Text provided START

Community Voices features opinion pieces from a wide variety of authors and perspectives. (Submission Guidelines)

U.S. economic recovery: Values shift, workforce preparedness are factors

In survey after survey, two of every three Americans believe that our nation is in decline. While the specific reasons for this pessimism are unclear, there is an undeniable “values shift” unfolding as younger workers are moving away from traditionally wealth-producing careers and toward often enlightened but less economically productive ones.

Problems in portions of our U.S. labor market are deep and intractable, yet there is no mistaking that the economy has moved from the hardheaded practical mentality that, over two centuries ago, first began building the nation’s remarkable and enduring wealth.

Many of America’s brightest minds have been abandoning industry and technical enterprise in favor of occupations in law, finance, consulting and nonprofit activism. In a report issued in 2007, 58 percent of male Harvard graduates and 43 percent of female graduates went into finance and consulting.

Consumption, debt, trade deficits higher
The transition to high-value services has seen consumption, debt and the trade deficit reach record high levels. One example is in traditional manufacturing, where firms are no longer able to hire skilled machinists. If they could do so, the nation’s 9.6 percent unemployment level would drop to 6.5, according to a recent study by the Minneapolis Federal Reserve Bank.

Text provided END

Reproduce word for word the part of the economic recovery piece that runs from "Many of America’s" up to and including "Federal Reserve Bank.".

Dataset extract START

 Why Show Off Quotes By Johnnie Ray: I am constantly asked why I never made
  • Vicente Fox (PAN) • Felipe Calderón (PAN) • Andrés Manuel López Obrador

Dataset extract END
Dataset extract START

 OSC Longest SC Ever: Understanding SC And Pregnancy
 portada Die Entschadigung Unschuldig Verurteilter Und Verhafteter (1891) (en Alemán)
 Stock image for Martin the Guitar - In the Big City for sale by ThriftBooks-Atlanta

Dataset extract END
Dataset extract START

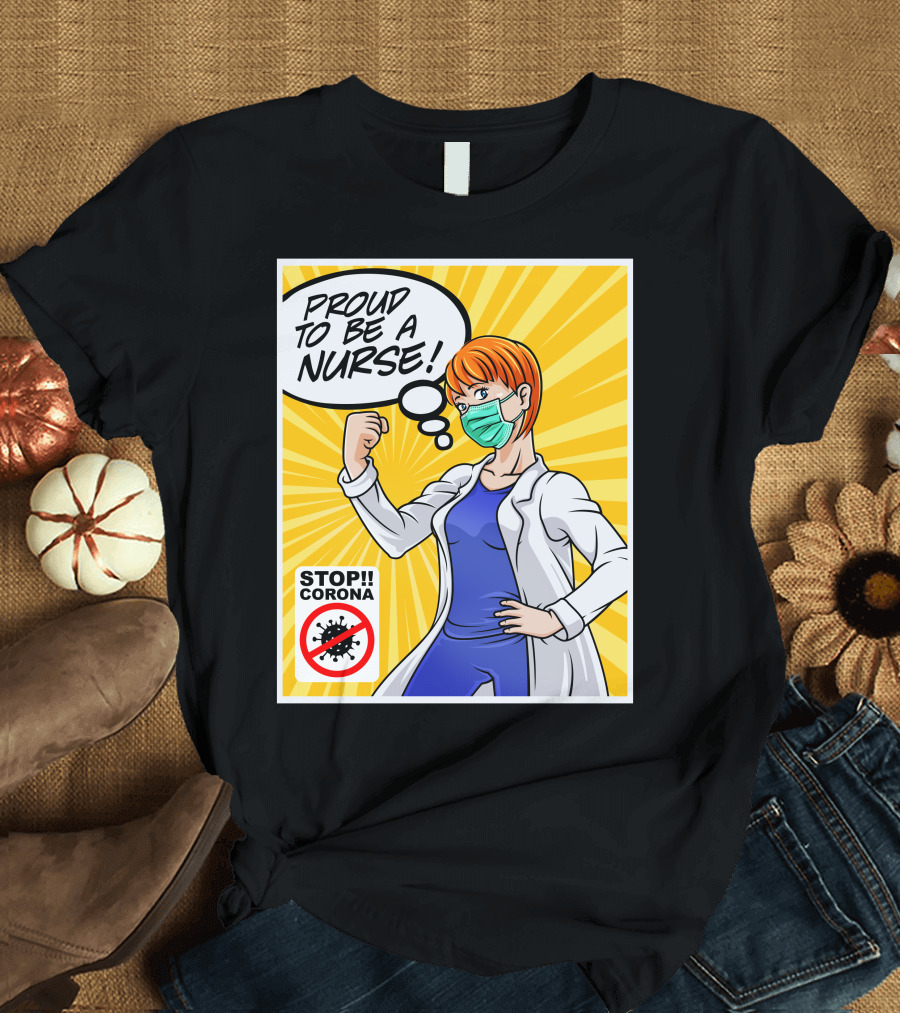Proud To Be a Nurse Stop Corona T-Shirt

Dataset extract END

§ **Problem solution**:
Many of America’s brightest minds have been abandoning industry and technical enterprise in favor of occupations in law, finance, consulting and nonprofit activism. In a report issued in 2007, 58 percent of male Harvard graduates and 43 percent of female graduates went into finance and consulting.

Consumption, debt, trade deficits higher
The transition to high-value services has seen consumption, debt and the trade deficit reach record high levels. One example is in traditional manufacturing, where firms are no longer able to hire skilled machinists. If they could do so, the nation’s 9.6 percent unemployment level would drop to 6.5, according to a recent study by the Minneapolis Federal Reserve Bank.